══ RECORDS PROVIDED

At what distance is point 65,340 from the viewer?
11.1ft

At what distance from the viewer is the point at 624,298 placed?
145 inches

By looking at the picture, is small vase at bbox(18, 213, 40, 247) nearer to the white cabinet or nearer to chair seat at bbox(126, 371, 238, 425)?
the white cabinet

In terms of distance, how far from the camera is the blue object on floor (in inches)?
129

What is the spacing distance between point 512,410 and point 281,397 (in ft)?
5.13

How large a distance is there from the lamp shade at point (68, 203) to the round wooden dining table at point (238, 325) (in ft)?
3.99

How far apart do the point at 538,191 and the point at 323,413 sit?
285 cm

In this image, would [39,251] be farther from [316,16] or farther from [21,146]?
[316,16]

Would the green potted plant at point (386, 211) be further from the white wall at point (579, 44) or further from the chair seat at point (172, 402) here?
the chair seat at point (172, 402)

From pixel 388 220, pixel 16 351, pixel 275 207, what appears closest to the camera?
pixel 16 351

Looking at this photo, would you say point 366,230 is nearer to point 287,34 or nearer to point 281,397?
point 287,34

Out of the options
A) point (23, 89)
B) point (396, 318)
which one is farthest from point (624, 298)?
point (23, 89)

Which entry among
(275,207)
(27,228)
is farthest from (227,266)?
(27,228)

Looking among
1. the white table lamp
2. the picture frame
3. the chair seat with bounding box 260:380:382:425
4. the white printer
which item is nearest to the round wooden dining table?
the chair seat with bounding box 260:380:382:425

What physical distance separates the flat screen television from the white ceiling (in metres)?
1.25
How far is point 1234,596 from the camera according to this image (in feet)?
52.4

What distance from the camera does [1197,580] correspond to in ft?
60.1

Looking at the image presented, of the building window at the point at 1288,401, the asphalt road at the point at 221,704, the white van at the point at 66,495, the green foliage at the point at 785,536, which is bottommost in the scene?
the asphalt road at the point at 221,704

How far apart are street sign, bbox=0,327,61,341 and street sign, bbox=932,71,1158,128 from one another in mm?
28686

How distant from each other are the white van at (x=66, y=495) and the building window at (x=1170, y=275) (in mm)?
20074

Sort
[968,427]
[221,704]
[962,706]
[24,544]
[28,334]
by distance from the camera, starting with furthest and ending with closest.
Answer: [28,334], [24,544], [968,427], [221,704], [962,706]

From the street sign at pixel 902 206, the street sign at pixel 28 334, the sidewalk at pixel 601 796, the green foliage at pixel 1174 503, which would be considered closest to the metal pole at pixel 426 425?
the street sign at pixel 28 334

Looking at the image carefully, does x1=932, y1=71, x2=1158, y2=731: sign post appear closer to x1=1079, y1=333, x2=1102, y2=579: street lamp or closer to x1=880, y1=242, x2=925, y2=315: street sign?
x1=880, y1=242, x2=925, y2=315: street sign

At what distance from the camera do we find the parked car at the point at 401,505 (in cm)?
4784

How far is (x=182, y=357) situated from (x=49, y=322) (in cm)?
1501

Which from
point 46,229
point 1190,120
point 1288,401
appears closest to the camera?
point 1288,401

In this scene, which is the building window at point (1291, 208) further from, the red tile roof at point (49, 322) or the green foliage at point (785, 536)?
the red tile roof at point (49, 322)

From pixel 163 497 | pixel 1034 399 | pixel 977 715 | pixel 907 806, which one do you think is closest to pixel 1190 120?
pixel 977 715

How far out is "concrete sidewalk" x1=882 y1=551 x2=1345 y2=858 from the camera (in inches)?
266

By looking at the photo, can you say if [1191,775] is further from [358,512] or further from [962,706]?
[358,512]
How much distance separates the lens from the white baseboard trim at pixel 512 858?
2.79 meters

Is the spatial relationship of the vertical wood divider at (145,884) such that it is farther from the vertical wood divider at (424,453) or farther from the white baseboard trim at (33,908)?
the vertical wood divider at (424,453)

════

### BRIEF
Return the lines above, from the one containing "From the street" to the end, exactly as they stand.

### REPLY
From the street sign at pixel 902 206, the street sign at pixel 28 334, the sidewalk at pixel 601 796, the green foliage at pixel 1174 503, which would be considered closest to the metal pole at pixel 426 425?
the street sign at pixel 28 334

Looking at the image carefully, does x1=932, y1=71, x2=1158, y2=731: sign post appear closer to x1=1079, y1=333, x2=1102, y2=579: street lamp or closer to x1=880, y1=242, x2=925, y2=315: street sign?
x1=880, y1=242, x2=925, y2=315: street sign

At what distance from the camera do we find the parked car at the point at 401,505 (in cm)?
4784

How far is (x=182, y=357) situated from (x=49, y=322) (in cm)?
1501

Which from
point 46,229
point 1190,120
point 1288,401
appears closest to the camera?
point 1288,401

In this scene, which is the building window at point (1291, 208) further from, the red tile roof at point (49, 322) or the green foliage at point (785, 536)?
the red tile roof at point (49, 322)

From pixel 163 497 | pixel 1034 399 | pixel 977 715 | pixel 907 806, which one do you think is closest to pixel 1190 120?
pixel 977 715

How far out is "concrete sidewalk" x1=882 y1=551 x2=1345 y2=858 from the camera (in inches)?
266

By looking at the photo, can you say if [1191,775] is further from [358,512] or further from [962,706]?
[358,512]
How much distance separates the lens from the white baseboard trim at pixel 512 858?
2.79 meters

Is the spatial relationship of the vertical wood divider at (145,884) such that it is farther from the vertical wood divider at (424,453) or farther from the white baseboard trim at (33,908)?
the vertical wood divider at (424,453)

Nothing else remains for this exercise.